## Stated goal A
Return the passage of the food history discussion between "posted by Miko" and "Companion to Food.", inclusive, copied word for word.
## Stated goal B
Translate this sentence from the food history discussion into Spanish: "My go-to for food history is the massive second edition of Alan Davidson's Oxford Companion to Food."

## Document
Best answer: Essential web resource: The Food Timeline.

Food history as a field is just getting going - it definitely isn't all written yet. Jump in.
posted by Miko at 9:04 PM on March 6, 2013 [4 favorites]


Seconding Reay Tannahill's Food in History. Excellent.
posted by trip and a half at 10:41 PM on March 6, 2013


My go-to for food history is the massive second edition of Alan Davidson's Oxford Companion to Food.
posted by hydatius at 4:46 AM on March 7, 2013 [1 favorite]


Uncommon Grounds is a book about "the history of coffee and how it transformed the world" I haven't read it yet, but it's on my reading list because other than salt, I can't think of another food that's had such an impact as coffee. Okay, maybe tea, I mean there's a reason they say not For All The Tea In China (also on my reading list). Or perhaps tobacco - technically not a food, but man, did it make history.

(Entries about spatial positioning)
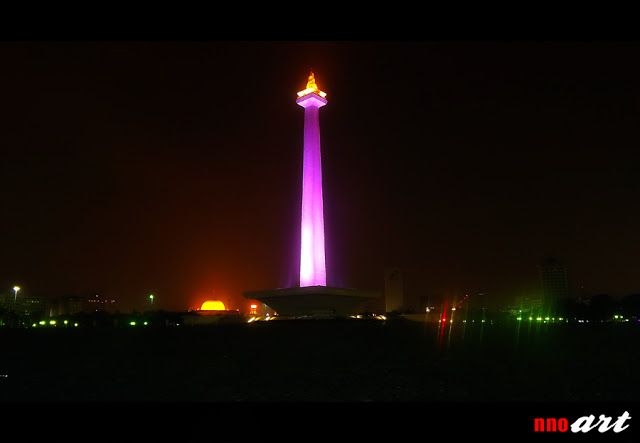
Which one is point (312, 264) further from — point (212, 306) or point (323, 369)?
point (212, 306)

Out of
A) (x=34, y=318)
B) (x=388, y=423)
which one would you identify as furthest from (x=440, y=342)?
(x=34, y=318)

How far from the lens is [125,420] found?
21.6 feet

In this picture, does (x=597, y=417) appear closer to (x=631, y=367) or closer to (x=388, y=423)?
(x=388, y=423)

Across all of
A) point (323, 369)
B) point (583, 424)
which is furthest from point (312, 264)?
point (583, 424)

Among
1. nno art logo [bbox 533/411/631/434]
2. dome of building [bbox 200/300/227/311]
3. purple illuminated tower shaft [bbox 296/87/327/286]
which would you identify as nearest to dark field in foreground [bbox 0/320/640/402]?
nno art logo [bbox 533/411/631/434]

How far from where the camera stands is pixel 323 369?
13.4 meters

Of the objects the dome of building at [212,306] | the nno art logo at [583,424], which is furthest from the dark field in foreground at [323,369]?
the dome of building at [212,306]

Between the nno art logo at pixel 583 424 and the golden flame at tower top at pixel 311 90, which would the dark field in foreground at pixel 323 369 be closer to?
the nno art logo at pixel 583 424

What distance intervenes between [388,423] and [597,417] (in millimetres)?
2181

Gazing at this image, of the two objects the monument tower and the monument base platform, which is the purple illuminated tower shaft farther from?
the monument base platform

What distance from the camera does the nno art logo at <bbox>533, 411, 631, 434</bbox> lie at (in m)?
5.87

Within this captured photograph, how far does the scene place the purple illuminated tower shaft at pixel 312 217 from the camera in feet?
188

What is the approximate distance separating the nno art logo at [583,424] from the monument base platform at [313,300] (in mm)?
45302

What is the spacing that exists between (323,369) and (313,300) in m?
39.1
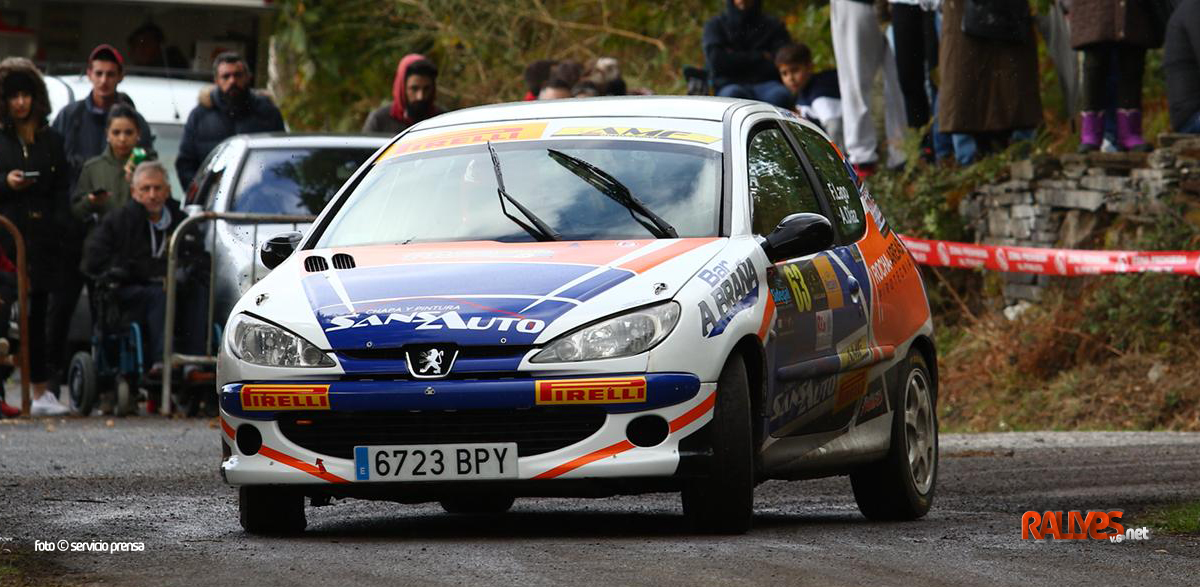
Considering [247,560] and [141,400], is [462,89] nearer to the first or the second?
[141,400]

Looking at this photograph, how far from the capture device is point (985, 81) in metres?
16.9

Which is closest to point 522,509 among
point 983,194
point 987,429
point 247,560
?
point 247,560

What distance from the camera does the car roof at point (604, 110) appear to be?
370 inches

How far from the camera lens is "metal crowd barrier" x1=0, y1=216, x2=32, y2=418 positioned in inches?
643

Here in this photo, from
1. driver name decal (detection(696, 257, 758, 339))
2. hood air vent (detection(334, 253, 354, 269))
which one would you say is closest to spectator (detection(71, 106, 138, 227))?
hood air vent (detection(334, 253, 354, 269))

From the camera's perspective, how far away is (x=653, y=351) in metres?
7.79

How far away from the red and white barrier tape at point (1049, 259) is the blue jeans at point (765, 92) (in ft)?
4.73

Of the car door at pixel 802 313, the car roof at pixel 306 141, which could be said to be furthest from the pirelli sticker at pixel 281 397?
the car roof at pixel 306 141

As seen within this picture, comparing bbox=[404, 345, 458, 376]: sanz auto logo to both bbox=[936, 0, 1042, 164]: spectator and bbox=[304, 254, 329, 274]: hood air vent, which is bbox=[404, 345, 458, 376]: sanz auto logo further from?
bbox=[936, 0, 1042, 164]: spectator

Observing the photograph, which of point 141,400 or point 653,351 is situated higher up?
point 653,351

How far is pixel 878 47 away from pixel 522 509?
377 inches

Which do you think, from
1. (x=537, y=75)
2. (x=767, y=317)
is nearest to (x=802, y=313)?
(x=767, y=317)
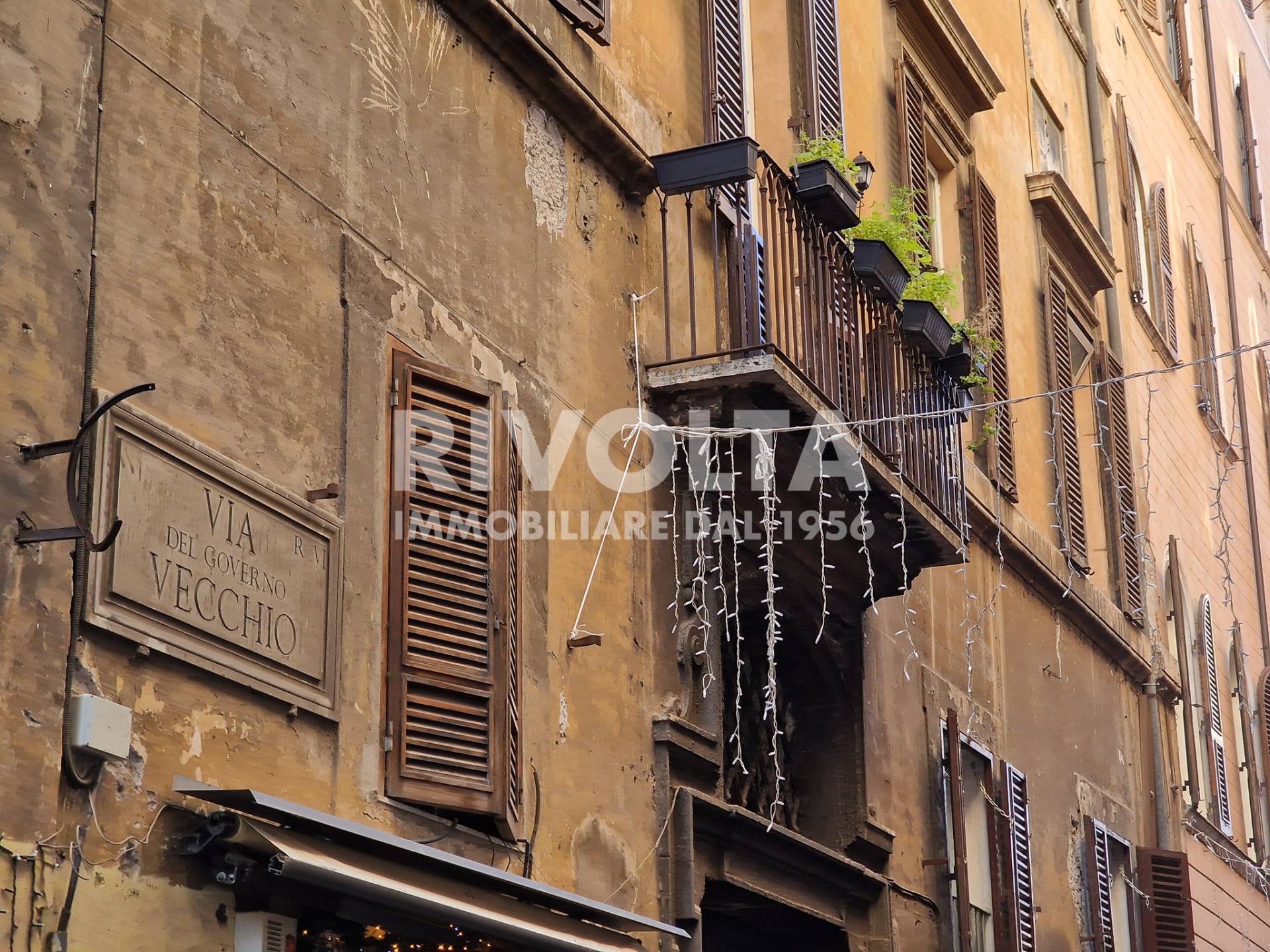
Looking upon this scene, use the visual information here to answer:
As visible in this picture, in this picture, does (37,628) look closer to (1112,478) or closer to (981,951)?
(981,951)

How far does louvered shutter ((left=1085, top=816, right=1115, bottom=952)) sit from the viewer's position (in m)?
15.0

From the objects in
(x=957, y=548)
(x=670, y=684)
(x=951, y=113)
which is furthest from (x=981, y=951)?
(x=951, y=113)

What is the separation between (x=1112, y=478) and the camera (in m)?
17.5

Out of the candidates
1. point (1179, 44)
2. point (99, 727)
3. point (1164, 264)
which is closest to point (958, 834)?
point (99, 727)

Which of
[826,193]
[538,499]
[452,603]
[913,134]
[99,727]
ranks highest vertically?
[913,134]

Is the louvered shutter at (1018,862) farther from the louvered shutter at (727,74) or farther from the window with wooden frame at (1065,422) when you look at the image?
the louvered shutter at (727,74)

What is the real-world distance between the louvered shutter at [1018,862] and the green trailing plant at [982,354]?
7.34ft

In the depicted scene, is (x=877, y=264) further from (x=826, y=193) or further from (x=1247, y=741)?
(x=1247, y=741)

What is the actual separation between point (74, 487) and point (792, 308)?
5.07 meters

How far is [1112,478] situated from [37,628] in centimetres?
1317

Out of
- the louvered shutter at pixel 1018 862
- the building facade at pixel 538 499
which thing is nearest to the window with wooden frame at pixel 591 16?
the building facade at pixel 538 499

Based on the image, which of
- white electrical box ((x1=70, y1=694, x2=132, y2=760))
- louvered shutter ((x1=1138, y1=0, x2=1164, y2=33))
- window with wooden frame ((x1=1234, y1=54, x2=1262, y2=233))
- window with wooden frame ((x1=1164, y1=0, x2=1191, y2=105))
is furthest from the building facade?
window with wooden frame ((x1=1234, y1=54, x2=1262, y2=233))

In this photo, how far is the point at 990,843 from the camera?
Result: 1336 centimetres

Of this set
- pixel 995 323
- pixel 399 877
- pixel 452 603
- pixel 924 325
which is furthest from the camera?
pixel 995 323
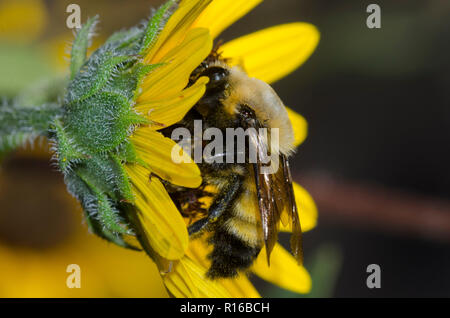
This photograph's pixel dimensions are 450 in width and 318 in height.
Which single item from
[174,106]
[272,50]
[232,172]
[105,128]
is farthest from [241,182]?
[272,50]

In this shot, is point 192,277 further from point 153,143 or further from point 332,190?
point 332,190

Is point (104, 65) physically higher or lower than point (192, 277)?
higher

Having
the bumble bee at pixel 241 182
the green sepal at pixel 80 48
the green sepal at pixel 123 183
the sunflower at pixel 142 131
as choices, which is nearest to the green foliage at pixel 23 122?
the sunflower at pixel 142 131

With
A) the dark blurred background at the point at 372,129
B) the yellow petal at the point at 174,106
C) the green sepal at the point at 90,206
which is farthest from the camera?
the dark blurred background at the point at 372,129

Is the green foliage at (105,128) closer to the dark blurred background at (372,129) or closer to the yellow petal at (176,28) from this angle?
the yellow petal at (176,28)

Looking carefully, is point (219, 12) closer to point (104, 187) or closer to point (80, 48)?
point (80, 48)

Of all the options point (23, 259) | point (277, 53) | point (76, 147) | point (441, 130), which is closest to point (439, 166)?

## Written reply A
posted by Miko at 9:04 PM on March 6, 2013 [4 favorites]


Seconding Reay Tannahill's Food in History. Excellent.
posted by trip and a half at 10:41 PM on March 6, 2013


My go-to for food history is the massive second edition of Alan Davidson's Oxford Companion to Food.

## Written reply B
Mi referencia principal para la historia de la alimentación es la enorme segunda edición del Oxford Companion to Food de Alan Davidson.